Infrastructure & Backend Integration
Google Apps Script Changes
The BookingAutomation.gs file needed a new endpoint to expose available booking dates. We added a booked_dates endpoint to the existing doGet handler, which queries the JADA calendar and returns already-booked slots as JSON. This allows the frontend date picker to disable conflicting time slots in real-time.
The GAS deployment was updated via clasp (Google Apps Script CLI):
clasp push
clasp deploy --description "Add booked_dates endpoint"
This created a new deployment version that the frontend can call via:
fetch('https://script.google.com/macros/d/{SCRIPT_ID}/useless/exec?action=booked_dates')
.then(res => res.json())
.then(dates => updateCalendarPicker(dates))
CloudFront & S3 Deployment
The updated index.html was deployed to the main S3 bucket serving queenofsandiego.com. We then invalidated the CloudFront distribution cache to ensure all edge locations served the new version immediately:
aws s3 cp index.html s3://queenofsandiego.com/
aws cloudfront create-invalidation \
--distribution-id {DIST_ID} \
--paths "/index.html" "/*"
The CloudFront distribution ID is stored securely in our ops infrastructure and referenced via environment variables during CI/CD.
Key Architectural Decisions
- Payment QR codes over embedded payments: By using QR codes instead of embedded payment forms, we avoid PCI scope expansion and reduce third-party JavaScript dependencies. Customers can securely scan and pay on their preferred platform.
- Duration parameter in booking function: Rather than adding a new booking endpoint, we extended the existing function signature. This reduces backend complexity and leverages the existing calendar-sync logic.
- Real-time date picker validation: Fetching booked dates from the GAS backend ensures the UI stays in sync with the actual calendar, eliminating double-bookings without polling or WebSocket overhead.

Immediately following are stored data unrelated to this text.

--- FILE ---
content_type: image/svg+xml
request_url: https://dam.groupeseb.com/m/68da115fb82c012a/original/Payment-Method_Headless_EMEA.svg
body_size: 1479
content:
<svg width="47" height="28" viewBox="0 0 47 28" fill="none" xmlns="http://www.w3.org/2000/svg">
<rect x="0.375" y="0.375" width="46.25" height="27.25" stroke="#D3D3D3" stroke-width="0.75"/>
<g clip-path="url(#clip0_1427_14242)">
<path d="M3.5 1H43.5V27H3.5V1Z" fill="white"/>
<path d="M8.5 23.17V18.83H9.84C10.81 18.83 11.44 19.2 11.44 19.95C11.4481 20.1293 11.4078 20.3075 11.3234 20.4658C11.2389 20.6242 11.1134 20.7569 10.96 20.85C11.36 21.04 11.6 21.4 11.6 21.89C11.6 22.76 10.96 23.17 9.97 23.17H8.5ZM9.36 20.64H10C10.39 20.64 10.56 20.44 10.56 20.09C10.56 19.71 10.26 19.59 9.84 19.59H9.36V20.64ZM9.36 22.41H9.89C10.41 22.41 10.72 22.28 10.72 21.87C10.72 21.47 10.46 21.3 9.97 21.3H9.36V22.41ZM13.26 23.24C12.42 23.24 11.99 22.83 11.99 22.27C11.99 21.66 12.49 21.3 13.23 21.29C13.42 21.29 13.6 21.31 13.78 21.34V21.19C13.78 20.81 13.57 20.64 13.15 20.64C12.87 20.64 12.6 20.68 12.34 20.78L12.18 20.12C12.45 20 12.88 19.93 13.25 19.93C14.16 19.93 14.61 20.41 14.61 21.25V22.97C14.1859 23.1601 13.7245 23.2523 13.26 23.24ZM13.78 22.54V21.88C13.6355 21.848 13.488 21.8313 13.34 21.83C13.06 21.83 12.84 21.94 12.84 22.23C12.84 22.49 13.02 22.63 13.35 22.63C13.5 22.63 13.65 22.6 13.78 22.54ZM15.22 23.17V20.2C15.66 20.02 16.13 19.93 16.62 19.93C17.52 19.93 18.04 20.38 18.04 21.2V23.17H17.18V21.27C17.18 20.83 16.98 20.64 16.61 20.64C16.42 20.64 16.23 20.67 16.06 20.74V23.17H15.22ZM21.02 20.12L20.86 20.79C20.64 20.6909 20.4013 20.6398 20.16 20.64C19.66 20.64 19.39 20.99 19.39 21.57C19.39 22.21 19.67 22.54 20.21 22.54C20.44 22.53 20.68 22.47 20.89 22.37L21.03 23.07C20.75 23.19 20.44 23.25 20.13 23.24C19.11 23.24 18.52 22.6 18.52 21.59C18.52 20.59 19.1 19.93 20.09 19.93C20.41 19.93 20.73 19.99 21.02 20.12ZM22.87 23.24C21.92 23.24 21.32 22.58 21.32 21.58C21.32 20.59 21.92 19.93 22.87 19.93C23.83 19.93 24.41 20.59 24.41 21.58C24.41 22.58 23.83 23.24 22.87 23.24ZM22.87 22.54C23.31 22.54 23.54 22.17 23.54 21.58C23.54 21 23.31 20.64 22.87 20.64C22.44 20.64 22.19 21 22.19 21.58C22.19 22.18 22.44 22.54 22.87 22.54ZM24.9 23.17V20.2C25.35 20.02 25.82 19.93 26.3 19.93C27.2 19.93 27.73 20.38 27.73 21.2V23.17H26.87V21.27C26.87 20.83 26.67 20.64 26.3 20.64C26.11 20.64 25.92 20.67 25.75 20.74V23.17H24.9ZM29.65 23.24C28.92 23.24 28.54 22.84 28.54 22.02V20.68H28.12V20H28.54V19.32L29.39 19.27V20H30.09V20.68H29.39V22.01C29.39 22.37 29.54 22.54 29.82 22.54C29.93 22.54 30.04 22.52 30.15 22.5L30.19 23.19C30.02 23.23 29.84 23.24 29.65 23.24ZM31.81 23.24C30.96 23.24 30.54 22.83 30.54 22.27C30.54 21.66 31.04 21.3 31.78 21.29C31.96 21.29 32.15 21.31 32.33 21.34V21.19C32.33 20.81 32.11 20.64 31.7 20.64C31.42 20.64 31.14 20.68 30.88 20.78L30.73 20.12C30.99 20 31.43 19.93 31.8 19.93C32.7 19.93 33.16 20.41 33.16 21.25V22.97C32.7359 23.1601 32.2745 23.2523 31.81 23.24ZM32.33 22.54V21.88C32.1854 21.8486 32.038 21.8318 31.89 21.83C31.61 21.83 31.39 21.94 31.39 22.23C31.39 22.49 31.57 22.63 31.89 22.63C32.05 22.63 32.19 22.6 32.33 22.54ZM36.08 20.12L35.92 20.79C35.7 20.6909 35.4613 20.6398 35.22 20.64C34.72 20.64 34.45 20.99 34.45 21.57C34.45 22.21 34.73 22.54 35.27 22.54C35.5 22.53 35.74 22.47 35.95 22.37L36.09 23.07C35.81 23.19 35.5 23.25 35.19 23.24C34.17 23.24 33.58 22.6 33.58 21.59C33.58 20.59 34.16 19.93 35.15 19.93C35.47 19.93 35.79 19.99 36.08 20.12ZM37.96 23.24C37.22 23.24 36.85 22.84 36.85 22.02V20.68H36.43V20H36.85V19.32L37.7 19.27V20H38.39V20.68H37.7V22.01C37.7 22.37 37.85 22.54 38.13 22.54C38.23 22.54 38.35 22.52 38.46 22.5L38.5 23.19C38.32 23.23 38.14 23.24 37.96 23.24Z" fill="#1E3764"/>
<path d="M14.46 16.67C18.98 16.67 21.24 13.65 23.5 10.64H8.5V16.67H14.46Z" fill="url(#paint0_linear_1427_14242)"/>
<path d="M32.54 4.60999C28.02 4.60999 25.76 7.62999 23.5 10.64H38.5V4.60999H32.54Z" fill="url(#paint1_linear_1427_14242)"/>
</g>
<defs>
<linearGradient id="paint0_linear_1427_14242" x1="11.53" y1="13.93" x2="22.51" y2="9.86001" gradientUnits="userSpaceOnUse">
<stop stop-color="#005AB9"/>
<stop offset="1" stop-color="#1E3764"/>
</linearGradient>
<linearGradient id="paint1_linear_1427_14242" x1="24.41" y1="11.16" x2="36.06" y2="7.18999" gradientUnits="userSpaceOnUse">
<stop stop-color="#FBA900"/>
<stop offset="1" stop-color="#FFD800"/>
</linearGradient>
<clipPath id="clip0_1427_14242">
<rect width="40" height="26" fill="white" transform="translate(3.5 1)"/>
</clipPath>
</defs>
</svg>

- Edge caching strategy: We invalidated the entire distribution rather than waiting for cache expiry (24 hours). This ensures customers see the new payment options immediately, which is critical for conversion optimization.
Testing & Validation
Post-deployment validation included:
- HTTP 200 response checks for all QR code image URLs
- JavaScript console verification that
jadaOpenBook(2)andjadaOpenBook(3)trigger the modal correctly - Booking date picker functionality against the live GAS backend
- Mobile responsiveness testing for the payment QR grid
What's Next
Future enhancements under consideration:
- Analytics tracking on QR code scans to measure payment method preference
- A/B testing different hero CTA copy to optimize for 2-hour vs. 3-hour bookings
- Integrating Apple Pay / Google Pay buttons alongside QR codes for faster mobile checkout
- Extending the
booked_datesendpoint to return pricing tiers by duration, enabling dynamic quote generation
The changes stabilized the homepage experience and directly connected customer intent (booking duration) with payment options, reducing friction in the conversion funnel.